A Constituição da República determina caber à lei estabelecer os setores da atividade econômica para os quais as contribuições devem ser não-cumulativas.

No entanto, a não-cumulatividade foi instituída como regra geral, sendo que há exceções à sistemática – a exemplo das empresas tributadas pelo imposto de renda com base no lucro presumido ou arbitrado – que não se referem a atividades econômicas.

Na verdade, havia uma reivindicação geral do empresariado para que fosse instituída a não-cumulatividade, baseada em fundamentos econômicos e mercadológicos. Atualmente, as empresas pretendem ter afastada a sistemática, pois, com sua instituição ocorreu o conhecido (e obviamente não requerido) aumento da carga tributária.

Por sua vez, o PIS-importação e a Cofins-importação foram instituídos de forma ainda mais genérica, não havendo diferenciação entre as atividades econômicas.

Presentemente, os contribuintes encontram-se em meio à discussão sobre o alcance da incidência das contribuições sobre a importação de serviços.

Isto porque as contribuições incidem tanto sobre serviços provenientes do exterior executados no país quanto sobre aqueles executados no exterior, cujo resultado se verifique no país. Pois bem, qual seria a extensão desse resultado verificado no país?

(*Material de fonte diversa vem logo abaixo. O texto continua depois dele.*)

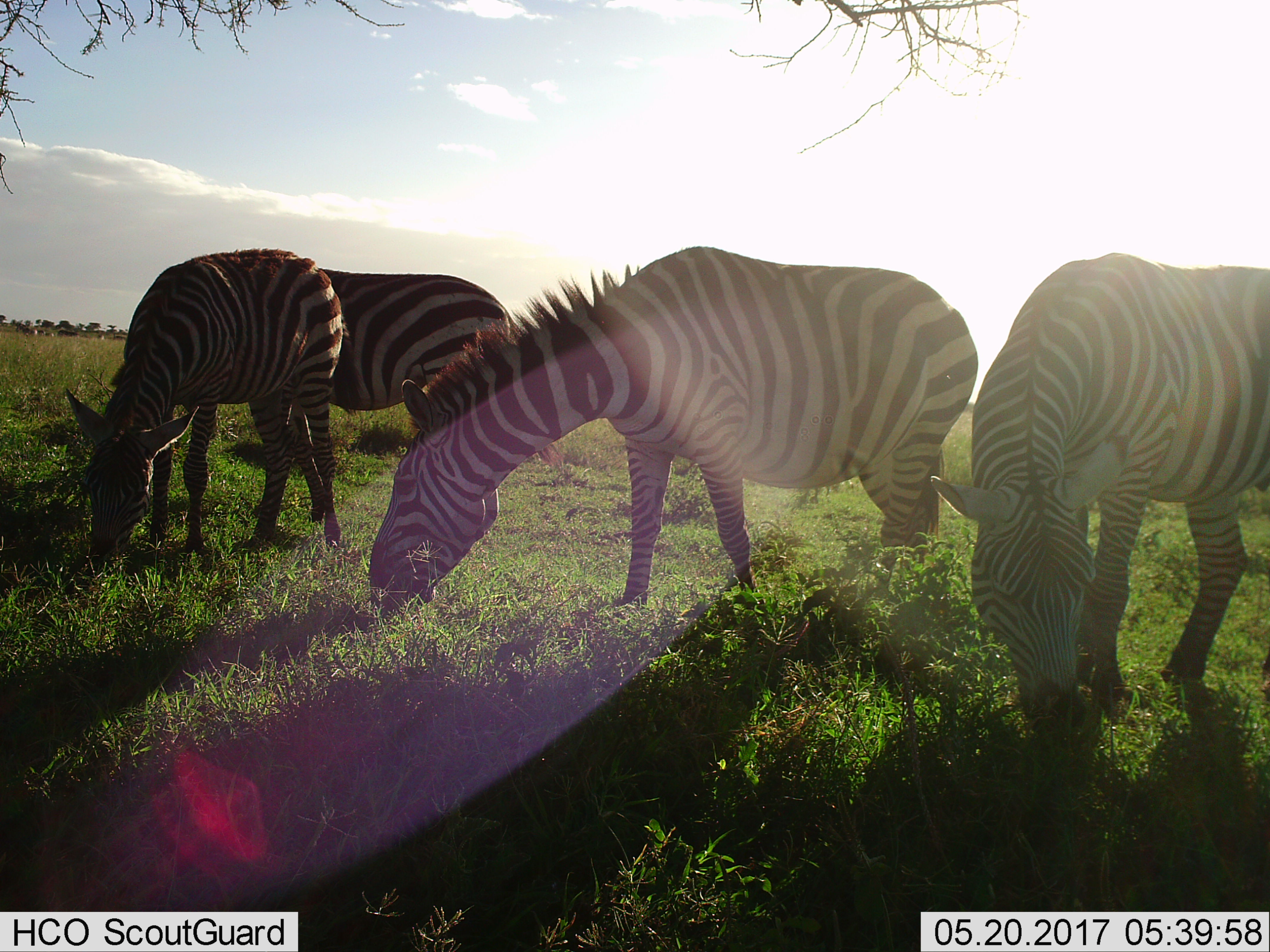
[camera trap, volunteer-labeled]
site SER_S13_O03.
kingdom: Animalia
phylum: Chordata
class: Mammalia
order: Perissodactyla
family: Equidae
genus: Equus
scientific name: Equus quagga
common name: plains zebra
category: zebraplains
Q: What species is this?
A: Zebraplains (plains zebra) (Equus quagga).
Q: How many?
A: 4.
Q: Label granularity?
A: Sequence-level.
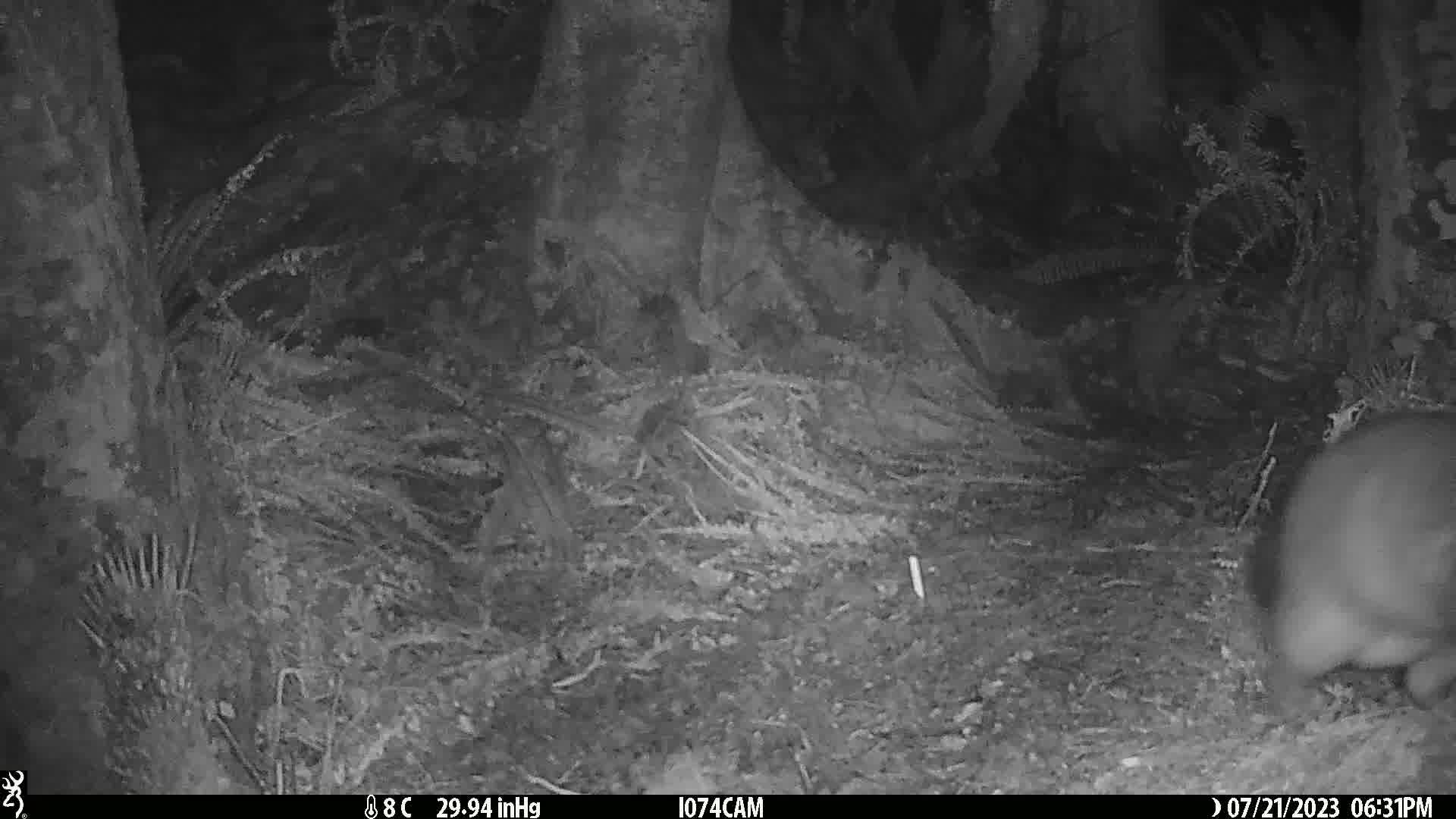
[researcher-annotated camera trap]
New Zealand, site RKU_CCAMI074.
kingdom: Animalia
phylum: Chordata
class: Mammalia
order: Diprotodontia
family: Phalangeridae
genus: Trichosurus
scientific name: Trichosurus vulpecula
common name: common brushtail possum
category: possum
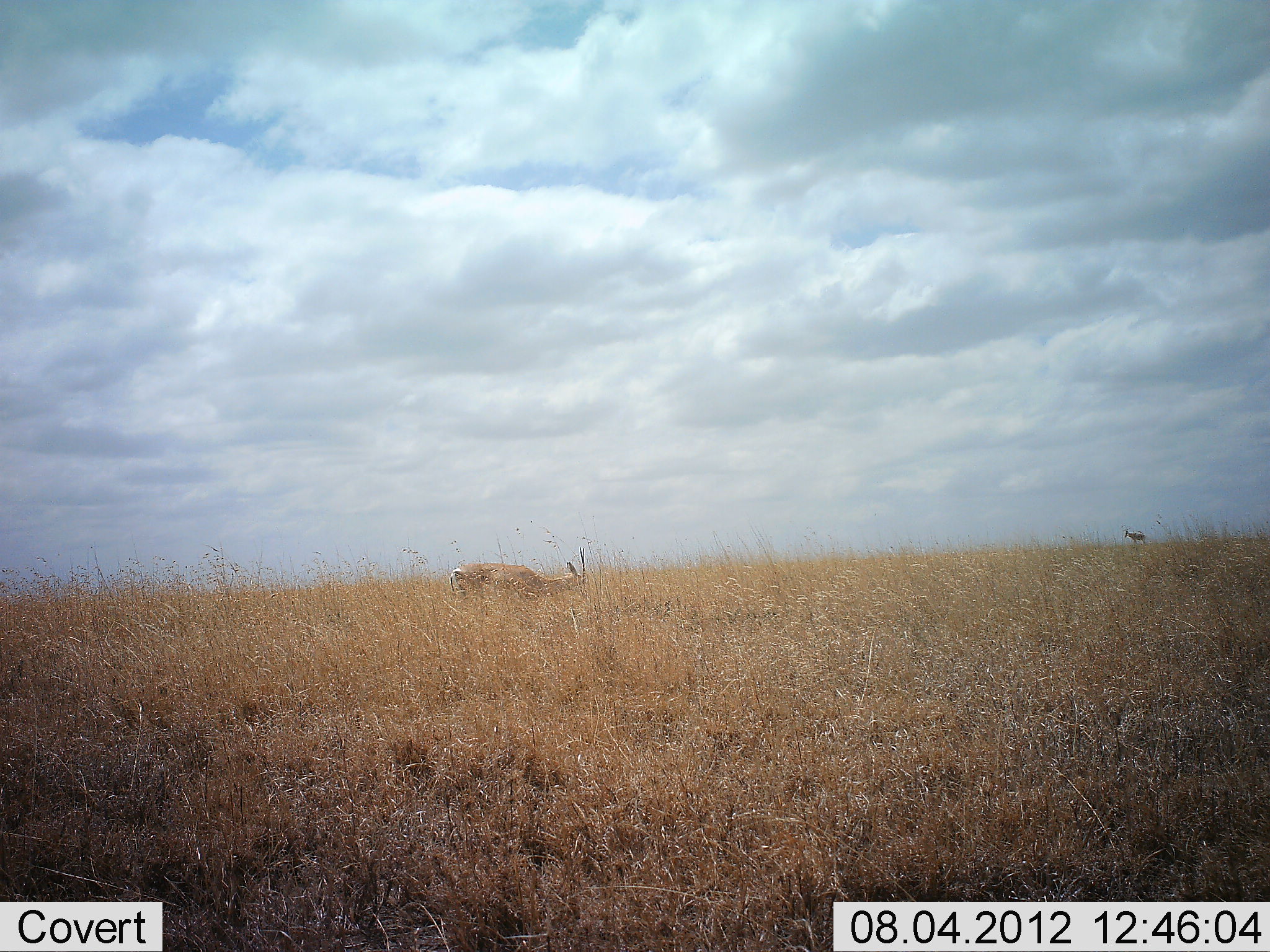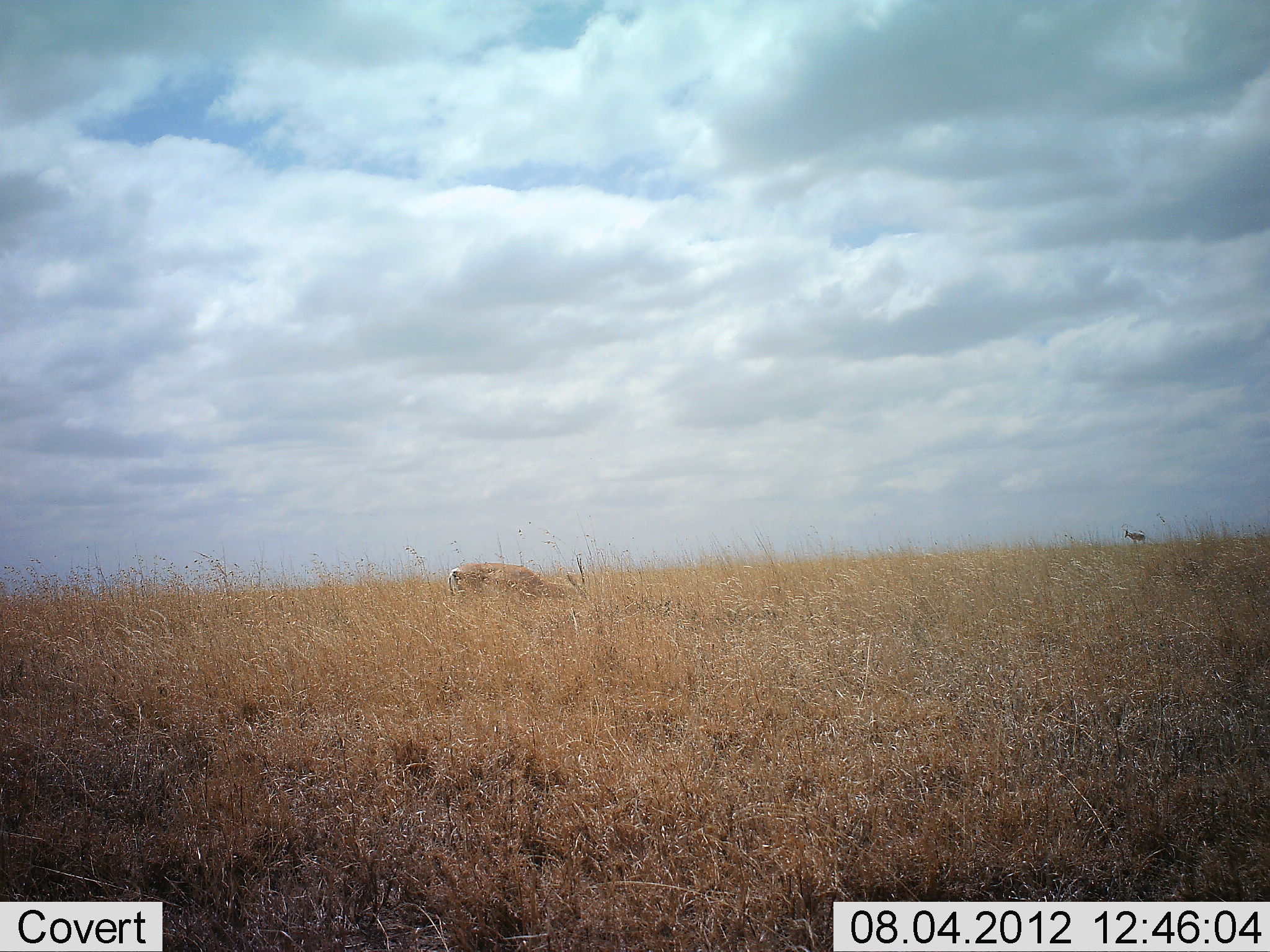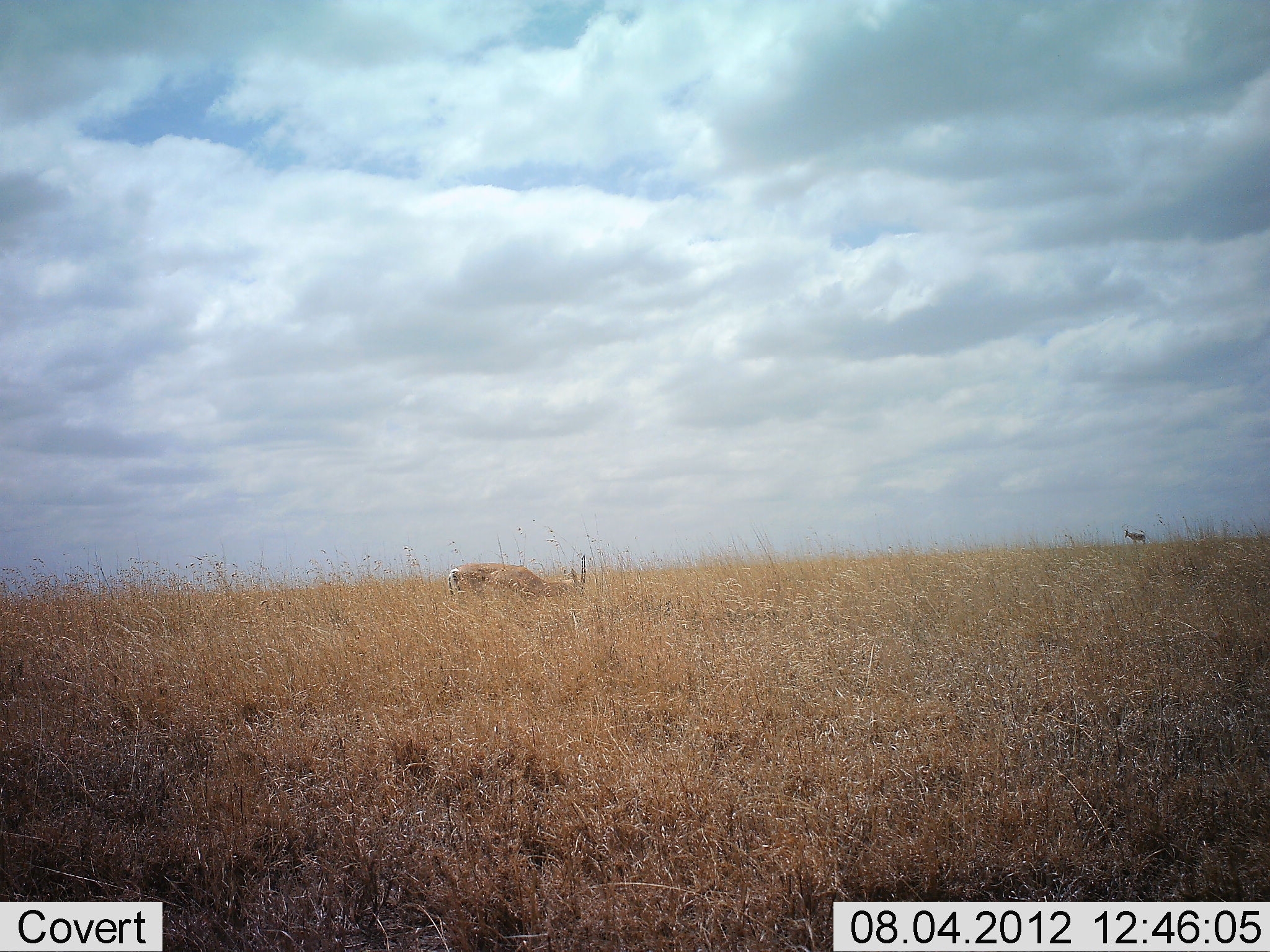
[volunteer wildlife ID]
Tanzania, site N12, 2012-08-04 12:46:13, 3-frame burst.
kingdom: Animalia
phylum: Chordata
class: Mammalia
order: Artiodactyla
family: Bovidae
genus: Nanger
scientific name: Nanger granti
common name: grant's gazelle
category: gazellegrants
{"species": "gazellegrants (grant's gazelle) (Nanger granti)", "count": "1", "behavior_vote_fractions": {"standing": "42%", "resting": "0%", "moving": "8%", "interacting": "0%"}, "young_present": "0%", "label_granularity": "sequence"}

Há posicionamentos no sentido de admitir a incidência das contribuições sobre os serviços que tenham repercussão econômica para a empresa brasileira. Tal entendimento abrangeria praticamente a totalidade dos serviços provenientes do exterior, uma vez que motivação das pessoas jurídicas com fins lucrativos para a contratação de serviços é, justamente, a repercussão econômica.

No entanto, outra corrente doutrinária vem adquirindo força. De acordo com ela, deve-se verificar o resultado material dos serviços no país. Ou seja, estariam abrangidos os serviços realmente considerados como importações, como projetos de engenharia e consultorias para empreendimentos brasileiros. Por outro lado, não seriam tributados serviços relacionados às exportações, como fretes e intermediação de negócios, visto que seu resultado material (exportação) seria verificado no exterior.

Desta forma, frente à atual indefinição acerca do alcance da incidência do PIS e da Cofins nas importações de serviços, os contribuintes devem verificar os pagamentos efetuados, a fim de evitar questionamentos fiscais ou reaver eventuais valores recolhidos indevidamente.